Selection rules in electric dipole appoximation

[blue_leaf77]

Some literatures say that the selection rule in electric dipole approx. for angular momentum $\Delta j = 0,-1,1$ some other say $\Delta l = -1,1$. I follow the notation used in my references, despite the difference I think since j and l are both angular momenta which fulfill angular momentum commutation relations, I can regard them to be the same. But why are they different?

 

[DrClaude]

$\Delta l = \pm 1$ is due to conservation of angular momentum, as a photon has spin 1. But since $\hat{\jmath} = \hat{l} + \hat{s}$, you can find combinations of $l$ and $s$ (or $m_l$ and $m_s$) such that $l$ changes by 1, but $m_l$ changes also such that $j$ doesn't change. Note that this is not possible when $j = 0$, such that $j = 0 \rightarrow j'=0$ transitions are forbidden (i.e., only for $j \geq 1$ is $\Delta j = 0$ allowed).

 

[blue_leaf77]

but $m_l$ changes

Did you mean $s$ in place of $m_l$?

 

[DrClaude]

Did you mean $s$ in place of $m_l$?

No.

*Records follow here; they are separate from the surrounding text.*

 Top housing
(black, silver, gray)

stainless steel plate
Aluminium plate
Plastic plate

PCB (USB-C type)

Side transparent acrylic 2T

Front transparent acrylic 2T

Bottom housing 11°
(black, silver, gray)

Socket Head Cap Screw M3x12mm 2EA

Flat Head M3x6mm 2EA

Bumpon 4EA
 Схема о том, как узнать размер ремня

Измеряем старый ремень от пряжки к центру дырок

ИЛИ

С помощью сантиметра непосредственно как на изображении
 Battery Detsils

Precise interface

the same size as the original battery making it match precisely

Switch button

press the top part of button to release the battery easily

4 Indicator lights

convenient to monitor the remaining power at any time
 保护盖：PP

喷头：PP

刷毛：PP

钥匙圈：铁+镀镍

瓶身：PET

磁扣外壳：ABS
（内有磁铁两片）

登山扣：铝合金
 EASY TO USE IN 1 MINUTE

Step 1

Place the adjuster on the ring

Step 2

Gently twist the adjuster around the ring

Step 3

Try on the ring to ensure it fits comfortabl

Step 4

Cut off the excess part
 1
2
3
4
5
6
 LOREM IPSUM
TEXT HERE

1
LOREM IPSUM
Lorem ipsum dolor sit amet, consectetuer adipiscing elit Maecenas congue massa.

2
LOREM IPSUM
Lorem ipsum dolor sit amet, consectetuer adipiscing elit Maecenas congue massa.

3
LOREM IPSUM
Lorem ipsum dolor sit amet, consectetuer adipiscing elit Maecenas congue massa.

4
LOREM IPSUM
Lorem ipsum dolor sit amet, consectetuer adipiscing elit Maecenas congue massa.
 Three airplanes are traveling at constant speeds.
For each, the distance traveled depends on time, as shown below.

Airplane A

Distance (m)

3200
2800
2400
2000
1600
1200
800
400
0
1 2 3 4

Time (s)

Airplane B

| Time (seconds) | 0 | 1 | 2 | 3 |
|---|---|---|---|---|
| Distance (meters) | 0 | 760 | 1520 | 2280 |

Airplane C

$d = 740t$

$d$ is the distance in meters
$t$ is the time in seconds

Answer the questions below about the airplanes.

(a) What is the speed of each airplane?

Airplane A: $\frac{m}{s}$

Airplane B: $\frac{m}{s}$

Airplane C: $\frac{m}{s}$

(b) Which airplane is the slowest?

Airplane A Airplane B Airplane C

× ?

The electromagnetic field doesn't couple to spin, so you have $\Delta S = 0$ for many-electron atoms.

 

[blue_leaf77]

If I take an example of transition from $1s_{1/2}$ to $2p_{1/2}$, would that be a good example?

 

[DrClaude]

Starting from $l=0, m_l = 0, s= 1/2, m_s = 1/2, j= 1/2, m_j = 1/2$, the atom can absorb a $\sigma^-$ photon ($\Delta l = 1$, $\Delta m_l = -1$), to end up in the state with $l=1, m_l = -1, s= 1/2, m_s = 1/2, j= 1/2, m_j = -1/2$.

Note that the same photon can also lead to a transition to $l=1, m_l = -1, s= 1/2, m_s = 1/2, j= 3/2, m_j = -1/2$.